Of course it would also be nice to see the whole government coverage of vaccine maker’s liability for injury and death done away with. Then we might start to see a real evaluation of the true risks/benefits of vaccinations. However as long as the taxpayers subsidize any harm done by the vaccine makers how can there be any expectation of a balanced approach on the part of vaccine makers?
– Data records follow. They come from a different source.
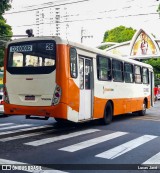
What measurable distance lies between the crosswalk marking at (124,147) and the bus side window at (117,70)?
167 inches

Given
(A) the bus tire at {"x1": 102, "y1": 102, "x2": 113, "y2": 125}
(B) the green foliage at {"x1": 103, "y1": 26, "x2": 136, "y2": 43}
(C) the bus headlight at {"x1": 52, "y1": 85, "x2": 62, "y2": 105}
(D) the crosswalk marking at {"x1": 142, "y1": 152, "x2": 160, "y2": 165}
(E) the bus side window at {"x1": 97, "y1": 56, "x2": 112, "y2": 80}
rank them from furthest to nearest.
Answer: (B) the green foliage at {"x1": 103, "y1": 26, "x2": 136, "y2": 43} → (A) the bus tire at {"x1": 102, "y1": 102, "x2": 113, "y2": 125} → (E) the bus side window at {"x1": 97, "y1": 56, "x2": 112, "y2": 80} → (C) the bus headlight at {"x1": 52, "y1": 85, "x2": 62, "y2": 105} → (D) the crosswalk marking at {"x1": 142, "y1": 152, "x2": 160, "y2": 165}

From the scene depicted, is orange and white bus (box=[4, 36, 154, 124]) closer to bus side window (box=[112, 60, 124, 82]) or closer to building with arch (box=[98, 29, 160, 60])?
bus side window (box=[112, 60, 124, 82])

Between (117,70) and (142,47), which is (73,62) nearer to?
(117,70)

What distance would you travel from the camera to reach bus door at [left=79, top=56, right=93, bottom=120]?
11523 mm

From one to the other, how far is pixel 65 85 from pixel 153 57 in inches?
1579

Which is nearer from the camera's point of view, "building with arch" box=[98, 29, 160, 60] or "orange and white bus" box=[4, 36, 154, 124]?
"orange and white bus" box=[4, 36, 154, 124]

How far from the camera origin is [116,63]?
14750 millimetres

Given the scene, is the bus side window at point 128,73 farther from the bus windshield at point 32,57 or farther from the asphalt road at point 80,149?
the bus windshield at point 32,57

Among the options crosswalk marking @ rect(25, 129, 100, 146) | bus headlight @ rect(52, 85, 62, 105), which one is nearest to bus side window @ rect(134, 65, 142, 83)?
crosswalk marking @ rect(25, 129, 100, 146)

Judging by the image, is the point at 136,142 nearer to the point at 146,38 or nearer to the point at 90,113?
the point at 90,113

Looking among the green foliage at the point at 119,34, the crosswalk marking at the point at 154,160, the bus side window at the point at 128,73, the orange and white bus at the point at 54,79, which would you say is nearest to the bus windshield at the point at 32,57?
the orange and white bus at the point at 54,79

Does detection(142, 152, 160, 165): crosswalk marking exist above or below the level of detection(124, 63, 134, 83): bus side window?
below

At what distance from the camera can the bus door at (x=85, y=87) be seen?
11523 millimetres

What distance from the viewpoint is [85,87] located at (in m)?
11.9
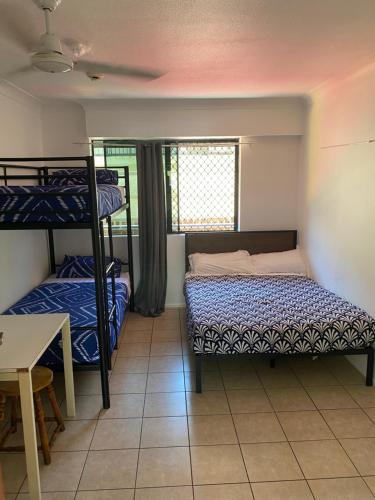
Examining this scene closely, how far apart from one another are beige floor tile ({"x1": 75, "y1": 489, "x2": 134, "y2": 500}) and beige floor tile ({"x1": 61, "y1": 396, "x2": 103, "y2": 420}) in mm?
647

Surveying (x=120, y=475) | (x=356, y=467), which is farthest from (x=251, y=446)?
(x=120, y=475)

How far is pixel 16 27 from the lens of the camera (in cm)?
197

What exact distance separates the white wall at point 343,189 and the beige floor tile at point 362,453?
1003 mm

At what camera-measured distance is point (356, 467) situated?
2105mm

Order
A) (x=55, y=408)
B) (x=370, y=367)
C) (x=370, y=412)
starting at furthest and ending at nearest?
(x=370, y=367) → (x=370, y=412) → (x=55, y=408)

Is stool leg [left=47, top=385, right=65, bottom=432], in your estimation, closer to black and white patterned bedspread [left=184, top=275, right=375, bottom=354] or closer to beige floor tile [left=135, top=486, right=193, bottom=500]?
beige floor tile [left=135, top=486, right=193, bottom=500]

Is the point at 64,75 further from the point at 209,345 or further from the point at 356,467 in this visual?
the point at 356,467

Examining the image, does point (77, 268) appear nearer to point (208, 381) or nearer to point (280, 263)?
point (208, 381)

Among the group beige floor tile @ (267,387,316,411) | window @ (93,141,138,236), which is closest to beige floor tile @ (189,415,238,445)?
beige floor tile @ (267,387,316,411)

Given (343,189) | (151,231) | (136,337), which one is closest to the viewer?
(343,189)

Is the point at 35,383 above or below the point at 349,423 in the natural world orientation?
above

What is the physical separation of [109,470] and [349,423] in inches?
60.7

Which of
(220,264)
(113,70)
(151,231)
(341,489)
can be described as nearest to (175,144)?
(151,231)

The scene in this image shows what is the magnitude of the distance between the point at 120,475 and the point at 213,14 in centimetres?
243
Well, I’ve gone completely off from what I intended to write about. I meant to talk about how the breast cancer indication for Avastin (the best selling cancer chemotherapeutic in the world) has just been pulled by the FDA secondary to overwhelming evidence that Avastin is entirely useless in this disease and the FDA was completely in error when it declared it safe and effective. Ooops, were sorry … actually though, they never did apologize to any of the patients they misled by declaring Avastin safe and effective when it is neither. They did seem sheepish about how the ruling might affect Roche pharmaceuticals but no apologies to the families of dead and bankrupted breast cancer patients, is that too much to ask either? They must have been too busy threatening farmers and supplement makers. Well will try and cover Avastin in more depth in part two.